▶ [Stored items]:
═══
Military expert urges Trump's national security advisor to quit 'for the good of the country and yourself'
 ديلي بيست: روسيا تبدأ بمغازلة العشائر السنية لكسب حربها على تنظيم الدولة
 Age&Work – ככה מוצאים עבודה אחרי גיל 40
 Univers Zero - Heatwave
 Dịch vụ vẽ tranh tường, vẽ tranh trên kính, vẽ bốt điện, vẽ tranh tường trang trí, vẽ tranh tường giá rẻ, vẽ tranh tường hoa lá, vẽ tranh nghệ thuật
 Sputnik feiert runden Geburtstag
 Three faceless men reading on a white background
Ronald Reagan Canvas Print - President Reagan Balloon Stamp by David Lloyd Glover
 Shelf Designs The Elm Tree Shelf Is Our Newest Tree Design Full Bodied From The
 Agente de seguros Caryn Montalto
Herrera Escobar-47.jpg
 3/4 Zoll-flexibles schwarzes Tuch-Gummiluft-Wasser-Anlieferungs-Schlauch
═══
After locating the line with "Ronald Reagan Canvas" in the records above, please set down that line and all later ones exactly, and no other line.

Ronald Reagan Canvas Print - President Reagan Balloon Stamp by David Lloyd Glover
 Shelf Designs The Elm Tree Shelf Is Our Newest Tree Design Full Bodied From The
 Agente de seguros Caryn Montalto
Herrera Escobar-47.jpg
 3/4 Zoll-flexibles schwarzes Tuch-Gummiluft-Wasser-Anlieferungs-Schlauch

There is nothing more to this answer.